Our discussion earlier indicated that like all statistical models, the OLS regression model has important assumptions attached. Each assumption, if violated, has an effect on the ability of the model to provide useful and meaningful estimates. Here we will look at the effects on OLS estimates if the independent variables are correlated. We take up multicollinearity because it is so often prevalent in social sciences studies and it often leads to frustrating results.
The OLS model assumes that all the independent variables are independent of each other. This assumption is easy to test for a particular sample of data with simple correlation coefficients. Correlation, like much in statistics, is a matter of degree: a little is not good, and a lot is terrible.
The goal of the regression technique is to tease out the independent impacts of each of a set of independent variables on some hypothesized dependent variable.

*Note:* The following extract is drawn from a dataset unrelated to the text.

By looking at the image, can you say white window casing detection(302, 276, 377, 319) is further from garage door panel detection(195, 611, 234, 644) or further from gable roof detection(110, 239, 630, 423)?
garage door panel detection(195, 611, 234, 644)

If two independent variables are interrelated, that is, correlated, then we cannot isolate the effects on \(Y\) of one from the other. In an extreme case where \(x_1\) is a linear combination of \(x_2\), correlation equal to one, both variables move in identical ways with \(Y\). In this case it is impossible to determine the variable that is the true cause of the effect on \(Y\).
The correlation has the same effect on the regression coefficients of both these two variables. In essence, each variable is “taking” part of the effect on Y that should be attributed to the collinear variable. This results in biased estimates.
Furthermore, multicollinearity often results in failing to reject the null hypothesis that the \(X\) variable has no impact on \(Y\) when in fact \(X\) does have a statistically significant impact on \(Y\). Said another way, the large standard errors of the estimated coefficient created by multicollinearity suggest statistical insignificance even when the hypothesized relationship is strong.